ECON 346, NEIU (Scott W. Hegerty)
A statistical distribution shows the possible outcomes of some event on the x-axis and the probability of each outcome on the y-axis. The Normal distribution is best-known: The likeliest outcomes are those closest to the average. In Economics, the t-distibution is very common; the Chi-Square and F are used often, particularly for tests of joint hypotheses. A large critical value shows that a particular outcome is not “average” or attributable to chance.
Here, we show the t- and F-distributions. Both depend on the degrees of freedom, which are based on the sample size.
We begin by generating some random data. We make 25 observations of each of x and y, each with a different mean and standard deviation. We will conduct formal tests for these differences, which may or may not be significant.
set.seed(81)
x<-rnorm(25,10,5)
y<-rnorm(25,12,6)
mean(x)
## [1] 9.316308
mean(y)
## [1] 13.93007
sd(x)
## [1] 4.447163
sd(y)
## [1] 6.188187
The means and standard deviations look different, but because of variation in the data these difference might not be significant.
Now, we conduct a two-sample test for differences in the variables means. We can use t.test() or use the textbook formula:
tt<-t.test(x,y) # store the results
tt # show the results
##
## Welch Two Sample t-test
##
## data: x and y
## t = -3.0272, df = 43.57, p-value = 0.004134
## alternative hypothesis: true difference in means is not equal to 0
## 95 percent confidence interval:
## -7.686214 -1.541317
## sample estimates:
## mean of x mean of y
## 9.316308 13.930074
(mean(x)-mean(y))/(sqrt(var(x)/length(x)+var(y)/length(y)))
## [1] -3.027236
These give the exact same answer; we reject the null hypothesis of no difference in these two variables’ means.
We can also show where this t-statistic falls on the distribution. We create an x-axis and then use dt() to get the probability at each point along the range. We add critical values (using the correct degrees of freedom) before showing the calculated t-statistic in red.
df=2*length(x)-2
x1<-seq(-4,4,length=1000)
y1<-dt(x1,df)
q5<-qt(0.975,df) # critical value at 5%
plot(x1,y1,type = "l",lwd=4,ylab="Prob.",xlab="t",main="T distribution") # basic curve
abline(v=qt(0.975,df),lty=2,lwd=4,col="dark gray") # +0.025
abline(v=qt(0.025,df),lty=2,lwd=4,col="dark gray") # -0.025
abline(v=tt$statistic,col="red",lwd=2)
We see that it falls “outside” the critical value.

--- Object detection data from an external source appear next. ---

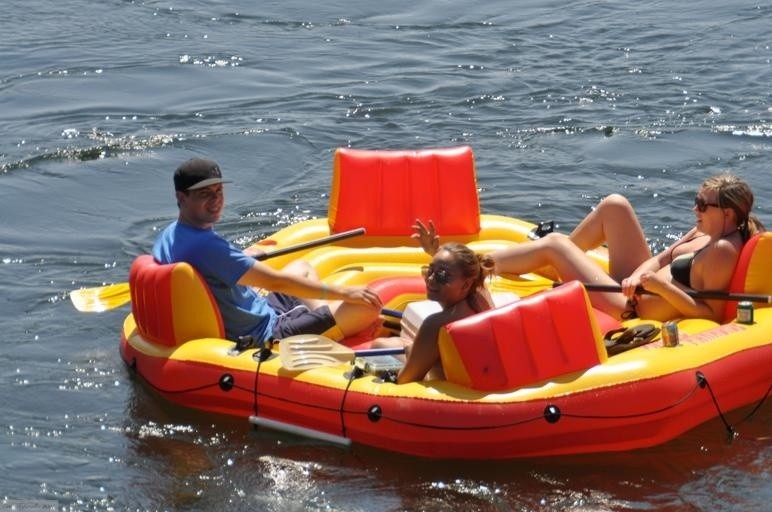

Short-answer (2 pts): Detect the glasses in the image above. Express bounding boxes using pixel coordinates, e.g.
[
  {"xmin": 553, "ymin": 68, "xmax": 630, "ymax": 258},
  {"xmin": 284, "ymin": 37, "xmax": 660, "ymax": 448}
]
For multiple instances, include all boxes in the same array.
[
  {"xmin": 421, "ymin": 265, "xmax": 452, "ymax": 284},
  {"xmin": 694, "ymin": 196, "xmax": 719, "ymax": 212}
]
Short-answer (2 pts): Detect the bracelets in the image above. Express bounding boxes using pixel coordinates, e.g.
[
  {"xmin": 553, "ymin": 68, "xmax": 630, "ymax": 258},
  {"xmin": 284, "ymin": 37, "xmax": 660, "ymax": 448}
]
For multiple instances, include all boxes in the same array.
[{"xmin": 319, "ymin": 281, "xmax": 329, "ymax": 299}]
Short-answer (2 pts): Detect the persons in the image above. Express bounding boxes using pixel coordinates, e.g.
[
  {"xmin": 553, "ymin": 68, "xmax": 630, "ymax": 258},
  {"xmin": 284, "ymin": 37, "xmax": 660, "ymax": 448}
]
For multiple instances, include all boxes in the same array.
[
  {"xmin": 398, "ymin": 218, "xmax": 499, "ymax": 385},
  {"xmin": 152, "ymin": 157, "xmax": 384, "ymax": 347},
  {"xmin": 491, "ymin": 175, "xmax": 765, "ymax": 324}
]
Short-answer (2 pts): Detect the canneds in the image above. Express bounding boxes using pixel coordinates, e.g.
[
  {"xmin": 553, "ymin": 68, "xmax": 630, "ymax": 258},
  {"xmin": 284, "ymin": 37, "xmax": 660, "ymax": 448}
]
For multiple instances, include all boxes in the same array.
[
  {"xmin": 736, "ymin": 301, "xmax": 754, "ymax": 324},
  {"xmin": 661, "ymin": 321, "xmax": 679, "ymax": 347}
]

Recall that the F-distribution depends on two values for the degrees of freedom, and the curve is different for different values:
Here, we are using the F-test to see whether the variances of x and y are significantly different. We can make a ratio of the larger to the smaller. Note that here, we try both and take the one that is greater than one.
varrat<-max(var(y)/var(x),var(x)/var(y))
varrat
## [1] 1.936247
Now, we find the corresponding F-statistic for this ratio.
df<-length(x)-1
cvf<-qf(.95,df,df)
cvf
## [1] 1.98376
Looking at the p-value, we see that this ratio is not significantly large. One variance is not greater than the other.
df(cvf,df,df)
## [1] 0.1225267
We can plot an F-distribution like we did for the t-distribution, using n-1 for each degree of freedom:
x2<-seq(0,2,length=1000)
y2<-df(x2,df,df)
plot(x2,y2,type = "l",lwd=4,ylab="Prob.",xlab="F",main="F distribution") # basic curve
abline(v=qf(0.95,df,df),lty=2,lwd=4,col="dark gray") # +0.05
abline(v=varrat,col="red",lwd=2)
The calculated statistic is not larger than the critical value. We cannot reject the null and instead conclude that, even though var(x) = 19.8 and var(y) = 38.3, they are not significantly different.
R also has the command vartest(), but you need to know which variable has the larger variance. If you don’t, a large difference will make a small statistic!
var.test(y,x)
##
## F test to compare two variances
##
## data: y and x
## F = 1.9362, num df = 24, denom df = 24, p-value = 0.1124
## alternative hypothesis: true ratio of variances is not equal to 1
## 95 percent confidence interval:
## 0.853244 4.393882
## sample estimates:
## ratio of variances
## 1.936247
Note that the results match here using both methods.